CONSIGNES DE LA TÂCHE
Renvoyez telles quelles toutes les lignes des données ci-dessous, de la première à la dernière, sans rien y modifier.

======== JEU DE DONNÉES

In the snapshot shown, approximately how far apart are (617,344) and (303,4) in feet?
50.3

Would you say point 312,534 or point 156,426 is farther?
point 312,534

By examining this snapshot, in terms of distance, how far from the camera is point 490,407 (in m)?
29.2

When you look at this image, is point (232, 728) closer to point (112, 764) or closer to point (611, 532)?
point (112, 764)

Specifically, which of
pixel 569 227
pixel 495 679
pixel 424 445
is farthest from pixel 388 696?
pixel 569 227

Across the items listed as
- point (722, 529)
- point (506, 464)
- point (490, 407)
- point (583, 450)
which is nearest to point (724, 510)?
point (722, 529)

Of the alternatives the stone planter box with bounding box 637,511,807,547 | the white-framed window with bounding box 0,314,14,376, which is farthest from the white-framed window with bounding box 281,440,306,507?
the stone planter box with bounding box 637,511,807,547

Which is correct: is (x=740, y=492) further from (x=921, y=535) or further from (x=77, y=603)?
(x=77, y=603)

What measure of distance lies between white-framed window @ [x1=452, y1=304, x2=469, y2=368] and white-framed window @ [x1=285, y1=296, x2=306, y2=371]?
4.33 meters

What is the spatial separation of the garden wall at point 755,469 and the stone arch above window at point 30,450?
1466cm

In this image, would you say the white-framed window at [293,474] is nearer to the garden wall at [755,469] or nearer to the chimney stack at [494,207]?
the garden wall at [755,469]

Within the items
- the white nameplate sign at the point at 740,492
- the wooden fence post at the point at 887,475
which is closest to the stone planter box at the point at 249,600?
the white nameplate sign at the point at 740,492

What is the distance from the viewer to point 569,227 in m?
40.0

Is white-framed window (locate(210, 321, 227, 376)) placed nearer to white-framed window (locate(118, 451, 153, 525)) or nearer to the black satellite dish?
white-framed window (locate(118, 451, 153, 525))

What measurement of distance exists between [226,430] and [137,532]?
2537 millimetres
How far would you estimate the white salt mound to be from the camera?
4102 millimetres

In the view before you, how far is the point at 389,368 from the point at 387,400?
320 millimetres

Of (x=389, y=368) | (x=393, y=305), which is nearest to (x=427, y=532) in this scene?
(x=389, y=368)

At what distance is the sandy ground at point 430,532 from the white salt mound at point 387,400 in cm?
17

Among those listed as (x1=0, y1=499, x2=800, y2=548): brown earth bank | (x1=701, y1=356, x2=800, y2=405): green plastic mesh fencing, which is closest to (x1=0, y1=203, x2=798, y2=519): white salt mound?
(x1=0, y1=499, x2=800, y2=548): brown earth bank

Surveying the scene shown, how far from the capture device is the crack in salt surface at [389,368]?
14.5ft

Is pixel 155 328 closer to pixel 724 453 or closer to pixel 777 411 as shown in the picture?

================

RÉPONSE RÉDIGÉE
In the snapshot shown, approximately how far apart are (617,344) and (303,4) in feet?
50.3

Would you say point 312,534 or point 156,426 is farther?
point 312,534

By examining this snapshot, in terms of distance, how far from the camera is point 490,407 (in m)?
29.2

When you look at this image, is point (232, 728) closer to point (112, 764) or closer to point (611, 532)?
point (112, 764)

Specifically, which of
pixel 569 227
pixel 495 679
pixel 424 445
is farthest from pixel 388 696?
pixel 569 227

Across the items listed as
- point (722, 529)
- point (506, 464)
- point (490, 407)
- point (583, 450)
which is nearest to point (724, 510)?
point (722, 529)

Of the alternatives the stone planter box with bounding box 637,511,807,547 | the white-framed window with bounding box 0,314,14,376, which is farthest from the white-framed window with bounding box 281,440,306,507?
the stone planter box with bounding box 637,511,807,547

Which is correct: is (x=740, y=492) further from (x=921, y=535) or further from (x=77, y=603)?
(x=77, y=603)

What measure of distance lies between white-framed window @ [x1=452, y1=304, x2=469, y2=368] and white-framed window @ [x1=285, y1=296, x2=306, y2=371]?
4.33 meters

What is the spatial separation of the garden wall at point 755,469 and the stone arch above window at point 30,450?
1466cm

In this image, would you say the white-framed window at [293,474] is nearer to the garden wall at [755,469] or nearer to the chimney stack at [494,207]?
the garden wall at [755,469]

Within the items
- the white nameplate sign at the point at 740,492
- the wooden fence post at the point at 887,475
which is closest to the stone planter box at the point at 249,600?
the white nameplate sign at the point at 740,492

What is the distance from the viewer to point 569,227 in m?
40.0

Is white-framed window (locate(210, 321, 227, 376)) placed nearer to white-framed window (locate(118, 451, 153, 525)) or nearer to the black satellite dish?
white-framed window (locate(118, 451, 153, 525))

What measurement of distance exists between [226,430] and [137,532]?
2537 millimetres
How far would you estimate the white salt mound to be from the camera?
4102 millimetres

In the view before you, how far is the point at 389,368 from the point at 387,400?
320 millimetres

Of (x=389, y=368) | (x=393, y=305), which is nearest to (x=427, y=532) in this scene?
(x=389, y=368)

At what distance is the sandy ground at point 430,532 from the white salt mound at point 387,400 in cm?
17

Among those listed as (x1=0, y1=499, x2=800, y2=548): brown earth bank | (x1=701, y1=356, x2=800, y2=405): green plastic mesh fencing, which is closest to (x1=0, y1=203, x2=798, y2=519): white salt mound?
(x1=0, y1=499, x2=800, y2=548): brown earth bank

Surveying the scene shown, how far from the capture device is the crack in salt surface at [389,368]?
14.5ft

Is pixel 155 328 closer to pixel 724 453 or closer to pixel 777 411 as shown in the picture?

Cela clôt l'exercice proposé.